2. Der vom FA geltend gemachten analogen Anwendung des § 21 Abs.1 UmwStG bedarf es im Streitfall nicht. Die stillen Reserven des Einzelunternehmens des Klägers bleiben weiterhin --nach § 21 UmwStG-- steuerverhaftet --und zwar auch, soweit sie nicht auf den (jungen) Geschäftsanteil übergingen, den der Kläger bei der Kapitalerhöhung übernahm.
a) Die vorgenannte Steuerverhaftung erfaßt zum einen den jungen GmbH-Anteil der Klägerin, soweit auf ihn stille Reserven des nach § 20 Abs.2 UmwStG unter dem Teilwert eingebrachten Einzelunternehmens übergingen, denn der Kläger brachte sein Einzelunternehmen für Rechnung der Klägerin, seiner Ehefrau, ein (vgl. BFH-Urteil vom 23.Juni 1981 VIII R 138/80, BFHE 135, 551, BStBl II 1982, 622). Der junge GmbH-Anteil der Klägerin erweist sich sonach in gleicher Weise steuerverstrickt, als hätte sie einen Anteil am Unternehmen des Klägers in die GmbH eingebracht.

Aufgabe: Schreiben Sie den Textauszug zur Steuerverhaftung stiller Reserven nach dem UmwStG vollständig und ohne jede Änderung ab.

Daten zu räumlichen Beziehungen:
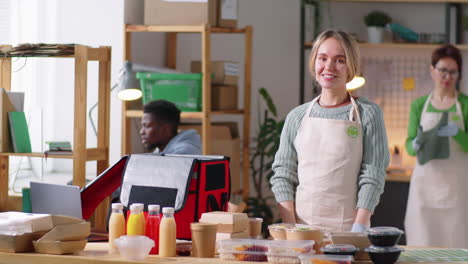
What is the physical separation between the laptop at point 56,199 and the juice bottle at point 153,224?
46cm

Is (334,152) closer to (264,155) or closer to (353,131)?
(353,131)

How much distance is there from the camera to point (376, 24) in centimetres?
605

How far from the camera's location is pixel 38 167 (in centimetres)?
487

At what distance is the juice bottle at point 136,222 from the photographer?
269 cm

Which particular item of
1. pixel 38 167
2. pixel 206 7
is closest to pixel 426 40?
pixel 206 7

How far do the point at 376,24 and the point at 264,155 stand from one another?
1.31 metres

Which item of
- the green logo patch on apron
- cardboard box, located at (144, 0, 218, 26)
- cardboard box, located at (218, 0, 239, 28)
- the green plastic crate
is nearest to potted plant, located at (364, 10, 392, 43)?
cardboard box, located at (218, 0, 239, 28)

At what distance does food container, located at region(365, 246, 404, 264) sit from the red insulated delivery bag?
2.35ft

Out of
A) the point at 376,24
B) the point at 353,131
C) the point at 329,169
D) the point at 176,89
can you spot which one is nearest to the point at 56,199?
the point at 329,169

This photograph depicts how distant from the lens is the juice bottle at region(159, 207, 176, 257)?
8.66 feet

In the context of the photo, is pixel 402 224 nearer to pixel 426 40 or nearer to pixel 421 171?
pixel 421 171

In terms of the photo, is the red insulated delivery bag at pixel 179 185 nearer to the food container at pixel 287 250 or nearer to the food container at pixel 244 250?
the food container at pixel 244 250

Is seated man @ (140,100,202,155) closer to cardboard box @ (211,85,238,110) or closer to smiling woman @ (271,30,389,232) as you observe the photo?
cardboard box @ (211,85,238,110)

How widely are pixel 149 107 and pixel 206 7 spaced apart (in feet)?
2.64
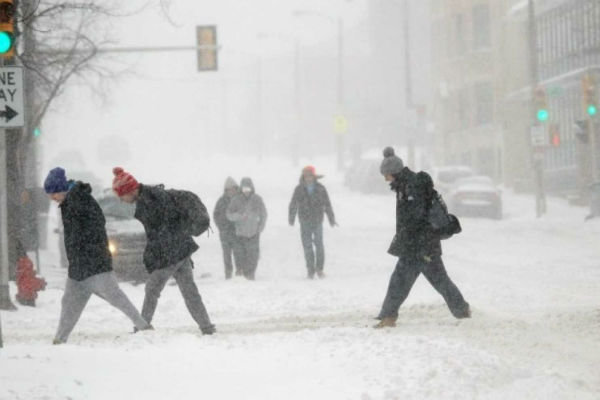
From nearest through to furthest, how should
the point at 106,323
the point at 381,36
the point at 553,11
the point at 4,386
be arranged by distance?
the point at 4,386 < the point at 106,323 < the point at 553,11 < the point at 381,36

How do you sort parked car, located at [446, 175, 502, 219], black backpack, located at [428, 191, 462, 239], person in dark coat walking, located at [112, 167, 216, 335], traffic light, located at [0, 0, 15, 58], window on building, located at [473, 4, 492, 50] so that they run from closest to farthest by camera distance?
traffic light, located at [0, 0, 15, 58], person in dark coat walking, located at [112, 167, 216, 335], black backpack, located at [428, 191, 462, 239], parked car, located at [446, 175, 502, 219], window on building, located at [473, 4, 492, 50]

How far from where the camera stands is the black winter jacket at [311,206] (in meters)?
19.3

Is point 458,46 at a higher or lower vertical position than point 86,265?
higher

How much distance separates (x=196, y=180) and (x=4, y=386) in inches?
2406

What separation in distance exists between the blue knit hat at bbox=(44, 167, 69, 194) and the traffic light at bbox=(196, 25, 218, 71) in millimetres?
16194

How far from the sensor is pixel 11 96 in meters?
11.8

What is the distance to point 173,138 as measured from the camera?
471 ft

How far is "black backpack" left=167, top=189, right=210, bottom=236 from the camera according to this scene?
1098 cm

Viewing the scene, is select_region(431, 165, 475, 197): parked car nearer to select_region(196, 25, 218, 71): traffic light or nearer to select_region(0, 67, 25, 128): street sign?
select_region(196, 25, 218, 71): traffic light

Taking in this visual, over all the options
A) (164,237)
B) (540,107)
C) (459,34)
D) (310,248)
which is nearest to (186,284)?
(164,237)

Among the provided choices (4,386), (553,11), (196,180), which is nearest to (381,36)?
(196,180)

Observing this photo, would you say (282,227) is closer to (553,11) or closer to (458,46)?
(553,11)

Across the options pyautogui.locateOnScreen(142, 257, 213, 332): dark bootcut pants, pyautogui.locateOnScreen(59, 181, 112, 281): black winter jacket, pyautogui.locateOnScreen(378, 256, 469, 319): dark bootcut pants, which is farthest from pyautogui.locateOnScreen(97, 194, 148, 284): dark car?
pyautogui.locateOnScreen(59, 181, 112, 281): black winter jacket

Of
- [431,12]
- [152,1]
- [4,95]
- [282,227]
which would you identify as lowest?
[282,227]
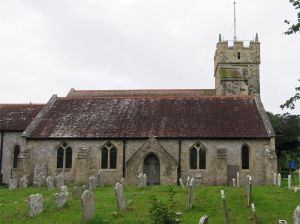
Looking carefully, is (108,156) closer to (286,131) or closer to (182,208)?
(182,208)

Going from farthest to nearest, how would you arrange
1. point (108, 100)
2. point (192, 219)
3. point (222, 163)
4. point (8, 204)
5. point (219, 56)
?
point (219, 56)
point (108, 100)
point (222, 163)
point (8, 204)
point (192, 219)

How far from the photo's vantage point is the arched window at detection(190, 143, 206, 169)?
3216 centimetres

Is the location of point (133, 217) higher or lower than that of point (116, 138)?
lower

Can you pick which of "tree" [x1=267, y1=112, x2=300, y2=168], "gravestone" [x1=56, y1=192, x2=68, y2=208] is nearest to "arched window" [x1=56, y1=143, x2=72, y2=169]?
"gravestone" [x1=56, y1=192, x2=68, y2=208]

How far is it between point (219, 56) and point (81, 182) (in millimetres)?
30921

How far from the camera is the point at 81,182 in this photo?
3198 centimetres

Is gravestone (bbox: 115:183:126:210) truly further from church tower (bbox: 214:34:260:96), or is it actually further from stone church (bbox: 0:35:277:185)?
church tower (bbox: 214:34:260:96)

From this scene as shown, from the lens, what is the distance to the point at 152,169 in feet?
105

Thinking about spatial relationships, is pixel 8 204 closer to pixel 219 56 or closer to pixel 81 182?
pixel 81 182

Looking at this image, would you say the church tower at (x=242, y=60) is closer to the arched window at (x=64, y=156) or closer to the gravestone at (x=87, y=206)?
the arched window at (x=64, y=156)

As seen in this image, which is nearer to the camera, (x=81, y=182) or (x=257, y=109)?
(x=81, y=182)

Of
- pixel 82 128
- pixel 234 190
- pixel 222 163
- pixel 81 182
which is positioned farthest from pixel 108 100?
pixel 234 190

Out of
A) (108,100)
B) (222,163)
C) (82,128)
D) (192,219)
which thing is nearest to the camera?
(192,219)

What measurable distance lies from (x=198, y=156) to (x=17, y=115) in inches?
679
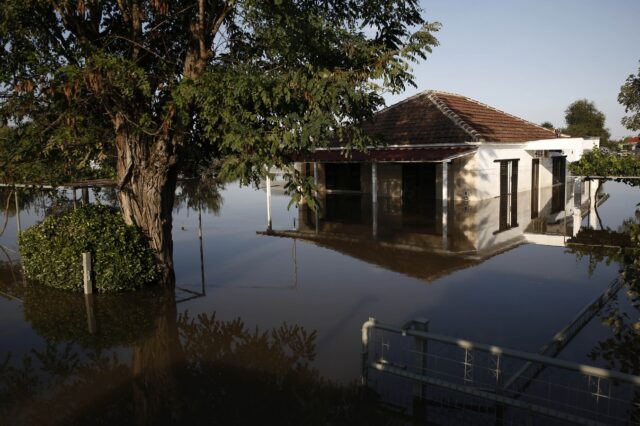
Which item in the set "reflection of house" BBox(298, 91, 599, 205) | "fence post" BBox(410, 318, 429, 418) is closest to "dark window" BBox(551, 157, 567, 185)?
"reflection of house" BBox(298, 91, 599, 205)

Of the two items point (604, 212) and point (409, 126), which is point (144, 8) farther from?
point (604, 212)

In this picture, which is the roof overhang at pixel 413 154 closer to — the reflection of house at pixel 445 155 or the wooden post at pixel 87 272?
the reflection of house at pixel 445 155

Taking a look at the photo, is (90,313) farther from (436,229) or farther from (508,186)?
(508,186)

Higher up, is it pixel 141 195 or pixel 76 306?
pixel 141 195

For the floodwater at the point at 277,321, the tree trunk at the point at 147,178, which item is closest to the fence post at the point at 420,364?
the floodwater at the point at 277,321

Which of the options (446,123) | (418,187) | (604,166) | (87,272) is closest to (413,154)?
(446,123)

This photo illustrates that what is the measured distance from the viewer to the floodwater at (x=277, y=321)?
5.64 m

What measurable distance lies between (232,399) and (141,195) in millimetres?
5693

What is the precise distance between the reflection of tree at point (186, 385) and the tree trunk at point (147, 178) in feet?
9.84

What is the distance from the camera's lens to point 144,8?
397 inches

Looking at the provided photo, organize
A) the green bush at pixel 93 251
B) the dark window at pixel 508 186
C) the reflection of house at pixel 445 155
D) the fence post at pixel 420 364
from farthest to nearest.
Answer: the reflection of house at pixel 445 155 → the dark window at pixel 508 186 → the green bush at pixel 93 251 → the fence post at pixel 420 364

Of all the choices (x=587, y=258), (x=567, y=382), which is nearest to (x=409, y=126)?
(x=587, y=258)

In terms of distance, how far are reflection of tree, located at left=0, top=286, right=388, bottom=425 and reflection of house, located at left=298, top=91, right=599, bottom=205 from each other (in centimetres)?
1358

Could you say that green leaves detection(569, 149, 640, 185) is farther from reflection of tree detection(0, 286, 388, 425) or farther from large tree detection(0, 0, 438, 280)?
reflection of tree detection(0, 286, 388, 425)
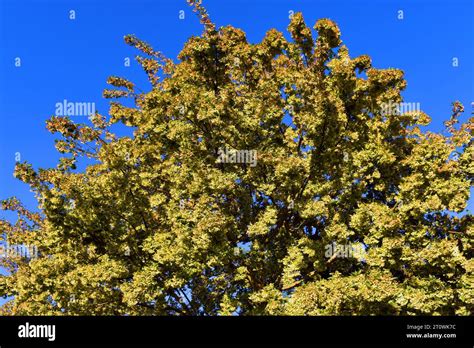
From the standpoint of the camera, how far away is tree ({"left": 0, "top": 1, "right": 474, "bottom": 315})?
1488cm

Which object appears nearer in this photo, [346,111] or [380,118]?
[346,111]

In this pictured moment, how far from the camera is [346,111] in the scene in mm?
16266

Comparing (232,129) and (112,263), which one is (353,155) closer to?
(232,129)

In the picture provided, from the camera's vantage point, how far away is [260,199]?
685 inches

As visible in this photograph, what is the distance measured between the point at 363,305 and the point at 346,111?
254 inches

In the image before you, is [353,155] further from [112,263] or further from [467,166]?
[112,263]

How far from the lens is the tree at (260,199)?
1488cm

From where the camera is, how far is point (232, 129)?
52.2ft
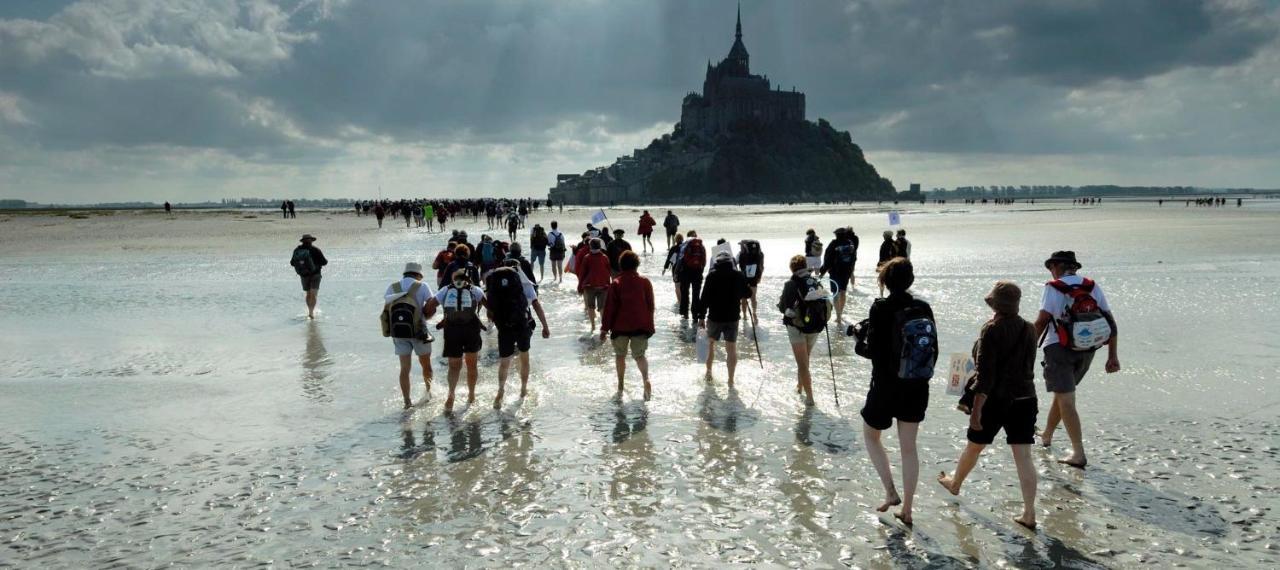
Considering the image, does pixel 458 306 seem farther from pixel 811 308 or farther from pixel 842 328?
pixel 842 328

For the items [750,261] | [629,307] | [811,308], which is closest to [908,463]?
[811,308]

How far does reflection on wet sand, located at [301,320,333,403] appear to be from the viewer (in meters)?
8.81

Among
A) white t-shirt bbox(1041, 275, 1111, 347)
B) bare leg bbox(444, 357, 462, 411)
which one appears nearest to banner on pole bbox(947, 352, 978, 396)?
white t-shirt bbox(1041, 275, 1111, 347)

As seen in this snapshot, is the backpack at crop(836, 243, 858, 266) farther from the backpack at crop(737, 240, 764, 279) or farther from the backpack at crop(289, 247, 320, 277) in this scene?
the backpack at crop(289, 247, 320, 277)

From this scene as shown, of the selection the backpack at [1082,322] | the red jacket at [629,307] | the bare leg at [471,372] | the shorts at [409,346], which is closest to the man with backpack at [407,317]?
the shorts at [409,346]

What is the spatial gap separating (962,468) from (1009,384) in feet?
2.68

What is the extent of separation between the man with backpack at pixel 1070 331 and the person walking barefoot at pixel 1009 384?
99cm

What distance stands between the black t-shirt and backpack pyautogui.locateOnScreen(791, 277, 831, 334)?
0.84 m

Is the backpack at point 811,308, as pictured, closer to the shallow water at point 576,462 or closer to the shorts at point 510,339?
the shallow water at point 576,462

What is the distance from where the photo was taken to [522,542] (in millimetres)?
5070

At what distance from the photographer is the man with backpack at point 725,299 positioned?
28.6 ft

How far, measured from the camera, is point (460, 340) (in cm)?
795

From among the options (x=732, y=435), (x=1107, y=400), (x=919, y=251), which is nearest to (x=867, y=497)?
(x=732, y=435)

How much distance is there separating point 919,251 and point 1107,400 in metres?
21.6
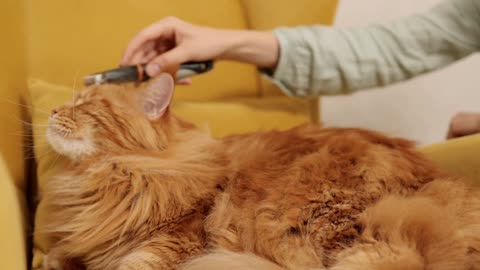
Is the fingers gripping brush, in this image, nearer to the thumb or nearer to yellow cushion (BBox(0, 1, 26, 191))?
the thumb

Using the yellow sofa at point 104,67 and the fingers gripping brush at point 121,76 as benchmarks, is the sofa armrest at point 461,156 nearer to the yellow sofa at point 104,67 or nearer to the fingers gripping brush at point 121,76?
the yellow sofa at point 104,67

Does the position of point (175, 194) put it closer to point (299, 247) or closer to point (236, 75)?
point (299, 247)

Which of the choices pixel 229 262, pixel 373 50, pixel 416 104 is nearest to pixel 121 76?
pixel 229 262

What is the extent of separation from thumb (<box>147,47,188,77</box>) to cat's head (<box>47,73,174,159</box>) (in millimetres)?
104

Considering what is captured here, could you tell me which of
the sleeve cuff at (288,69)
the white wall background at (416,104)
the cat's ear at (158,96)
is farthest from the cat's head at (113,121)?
the white wall background at (416,104)

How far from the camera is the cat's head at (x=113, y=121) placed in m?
1.22

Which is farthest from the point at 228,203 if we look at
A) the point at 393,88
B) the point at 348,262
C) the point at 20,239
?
the point at 393,88

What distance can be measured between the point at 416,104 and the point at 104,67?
152 cm

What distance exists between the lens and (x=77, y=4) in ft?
5.16

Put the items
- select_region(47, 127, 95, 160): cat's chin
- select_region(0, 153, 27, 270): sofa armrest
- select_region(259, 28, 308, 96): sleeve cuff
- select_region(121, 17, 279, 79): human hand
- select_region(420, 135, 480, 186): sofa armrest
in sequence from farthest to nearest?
select_region(259, 28, 308, 96): sleeve cuff
select_region(121, 17, 279, 79): human hand
select_region(420, 135, 480, 186): sofa armrest
select_region(47, 127, 95, 160): cat's chin
select_region(0, 153, 27, 270): sofa armrest

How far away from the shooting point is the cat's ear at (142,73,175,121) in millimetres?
1227

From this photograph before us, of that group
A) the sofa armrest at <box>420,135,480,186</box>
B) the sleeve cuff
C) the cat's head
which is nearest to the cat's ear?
the cat's head

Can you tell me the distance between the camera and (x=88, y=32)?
1.58 meters

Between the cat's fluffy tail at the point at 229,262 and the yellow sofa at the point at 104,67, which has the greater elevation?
the yellow sofa at the point at 104,67
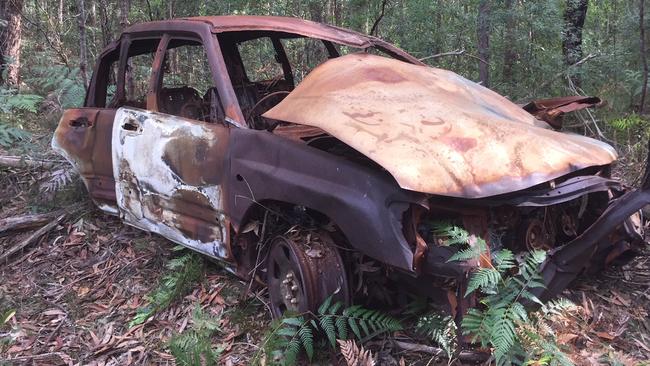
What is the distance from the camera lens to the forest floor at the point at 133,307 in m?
2.79

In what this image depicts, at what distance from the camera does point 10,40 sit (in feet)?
29.3

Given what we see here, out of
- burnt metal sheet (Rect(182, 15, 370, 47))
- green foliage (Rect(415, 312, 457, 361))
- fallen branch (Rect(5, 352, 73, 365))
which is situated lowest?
fallen branch (Rect(5, 352, 73, 365))

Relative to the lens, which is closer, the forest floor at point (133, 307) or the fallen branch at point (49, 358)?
the forest floor at point (133, 307)

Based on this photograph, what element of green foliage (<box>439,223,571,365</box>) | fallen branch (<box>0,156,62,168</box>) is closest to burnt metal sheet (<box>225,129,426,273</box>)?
green foliage (<box>439,223,571,365</box>)

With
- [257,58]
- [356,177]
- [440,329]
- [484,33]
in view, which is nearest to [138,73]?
[257,58]

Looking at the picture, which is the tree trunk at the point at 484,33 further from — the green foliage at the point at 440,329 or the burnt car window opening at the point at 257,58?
the green foliage at the point at 440,329

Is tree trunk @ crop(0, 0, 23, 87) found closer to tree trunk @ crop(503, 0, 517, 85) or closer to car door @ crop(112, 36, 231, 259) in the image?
car door @ crop(112, 36, 231, 259)

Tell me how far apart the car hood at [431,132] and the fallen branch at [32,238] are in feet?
8.87

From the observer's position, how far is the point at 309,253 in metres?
2.78

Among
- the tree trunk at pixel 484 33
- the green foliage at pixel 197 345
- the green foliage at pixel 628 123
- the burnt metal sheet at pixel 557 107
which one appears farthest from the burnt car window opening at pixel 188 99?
the tree trunk at pixel 484 33

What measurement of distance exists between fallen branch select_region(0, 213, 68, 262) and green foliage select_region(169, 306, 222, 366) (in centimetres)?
211

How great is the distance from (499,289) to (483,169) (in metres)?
0.54

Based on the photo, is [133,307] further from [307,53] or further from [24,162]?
[307,53]

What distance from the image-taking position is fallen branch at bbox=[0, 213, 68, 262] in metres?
4.32
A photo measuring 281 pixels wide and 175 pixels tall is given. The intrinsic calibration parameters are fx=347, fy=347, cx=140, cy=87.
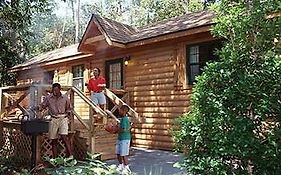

Erwartete Antwort:
2. Der vom FA geltend gemachten analogen Anwendung des § 21 Abs.1 UmwStG bedarf es im Streitfall nicht. Die stillen Reserven des Einzelunternehmens des Klägers bleiben weiterhin --nach § 21 UmwStG-- steuerverhaftet --und zwar auch, soweit sie nicht auf den (jungen) Geschäftsanteil übergingen, den der Kläger bei der Kapitalerhöhung übernahm.
a) Die vorgenannte Steuerverhaftung erfaßt zum einen den jungen GmbH-Anteil der Klägerin, soweit auf ihn stille Reserven des nach § 20 Abs.2 UmwStG unter dem Teilwert eingebrachten Einzelunternehmens übergingen, denn der Kläger brachte sein Einzelunternehmen für Rechnung der Klägerin, seiner Ehefrau, ein (vgl. BFH-Urteil vom 23.Juni 1981 VIII R 138/80, BFHE 135, 551, BStBl II 1982, 622). Der junge GmbH-Anteil der Klägerin erweist sich sonach in gleicher Weise steuerverstrickt, als hätte sie einen Anteil am Unternehmen des Klägers in die GmbH eingebracht.